Cumhuriyet gazetesi manşetinde, “FETÖ ittifakını itiraf etti” başlıklı habere yer verdi. Haberde, “FETÖ gerekçesiyle TRT’den ihraç edilen 435 kişiden 368’i İbrahim Şahin’in genel müdürlüğü döneminde işe alındı. Şüpheli sıfatıyla ifade veren Şahin, ‘Samanyolu grubundan gelenlerin FETÖ’cü olduğunu bilmiyordum. Yayın politikaları hükümet, devlet, AK Parti yanlısı göründüğünden bunların geçişine izin verildi’ itirafında bulundu.

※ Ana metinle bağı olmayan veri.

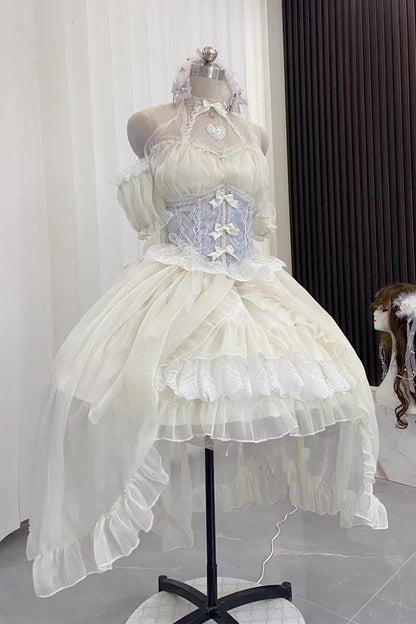 Vintage Style Dress with a Modern Fit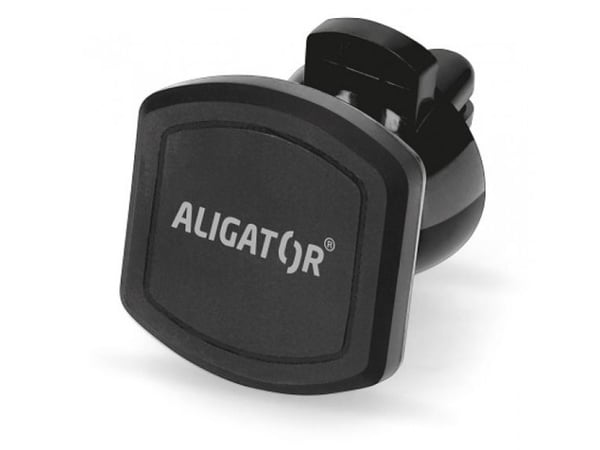Aligator HA09, Mobiltelefon / smartphone, Bil, Svart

Samsun Cumhuriyet Başsavcılığı’nın takipsizlik kararı vererek ‘kapattığı’ dosyaya göre, Şahin tarafından işe alınanlar, cemaatin yayın kuruluşları Zaman, Samanyolu, Cihan ve Feza’dan seçildi. Şahin bu konuda dönemin Başbakan Yardımcısı Bülent Arınç’ı suçladı. Soruşturmada yer alan rapora göre, Şahin döneminde cemaat bağlantılı şirketlere de milyonlarca lira aktarıldı” ifadeleri kullanıldı.

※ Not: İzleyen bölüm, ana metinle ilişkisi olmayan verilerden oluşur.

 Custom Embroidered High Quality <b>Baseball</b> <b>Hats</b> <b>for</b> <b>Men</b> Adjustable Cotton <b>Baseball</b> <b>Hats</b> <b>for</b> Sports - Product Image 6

Gazete ön sayfasının altındaki, “İtaat sorumlulukmuş!” başlıklı haberinde ise, “Milli Eğitim Bakanı İsmet Yılmaz, ‘Hz. Muhammed’in Hayatı’ ders kitabındaki Medeni Yasa’ya aykırı evliliğe ilişkin sözleri savundu. Yılmaz, kitaptaki ‘kadının itaati ibadettir’ ifadeleri için ‘Kadının aile içerisindeki konumuna ve sorumluluğuna işaret etmektedir’ dedi” ifadelerine yer verdi.

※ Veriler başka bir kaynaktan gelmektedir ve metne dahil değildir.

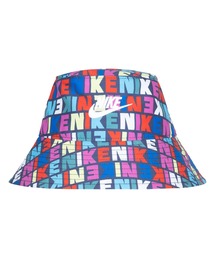 NIKE（ナイキ）の「NIKE UPF 40+ FUTURA BUCKET HAT（ハット・キッズ）」
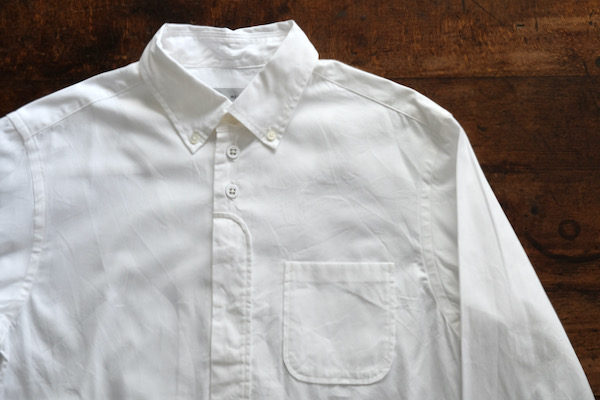 nisica button down shirts | classico ｜ blog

“Yandaş rektör bile isyan etti”
Birgün gazetesi manşetinde, “Yandaş rektör bile isyan etti” başlıklı habere yer verdi. Haberde, “Batman Üniversitesi Rektörlüğü, İslami İlimler Fakültesi kampüsündeki bazı öğrencilerin kıyafetlerinden dolayı gelen yoğun şikayetler üzerine dekanlığın uyararak, ‘Yükseköğretim Kurumları Öğrenci Kılık Kıyafet Yönetmeliği’ kapsamında gerekli işlemlerin yapılmasını istedi. Üniversite Rektörü Prof. Dr. Aydın Durmuş imzası ile İslami İlimler Fakültesi Dekanlığı’na gönderilen yazıda; ‘Üniversitenin Batı Raman Kampüsü’nde günü değişik saatlerinde ve farklı mekanlarda tamamıyla kapalı, pardösülü, peçeli ve gözlüklü halde, kimliği net olarak anlaşılamayan öğrencilere çok sayıda kişinin şahit olduğu ve bu durumun endişe ve tedirginliğe yol açtığı’ belirtildi. Rektörlükten İslami İlimler Fakültesi Dekanlığı’na gönderilen yazının bazı İslamcı yayın organlarında, ’28 Şubat Batman’a geri döndü’ başlığı ile verilmesi üzerine yazılı açıklama yapan Rektör Prof. Dr. Durmuş Aydın, ‘şunları kaydetti: ‘Üniversitemiz rektörünü suçlu göstererek, dolayısıyla rektörü atayan İslam aleminin birliği ve dirliği için durmadan çalışan Cumhurbaşkanımızın yaptığı bu atamalara gölge düşürmek için algı operasyonları yapılmış ve üniversitemiz tipik FETÖ tuzağıyla karşı karşıya kalmıştır’” ifadeleri yer aldı.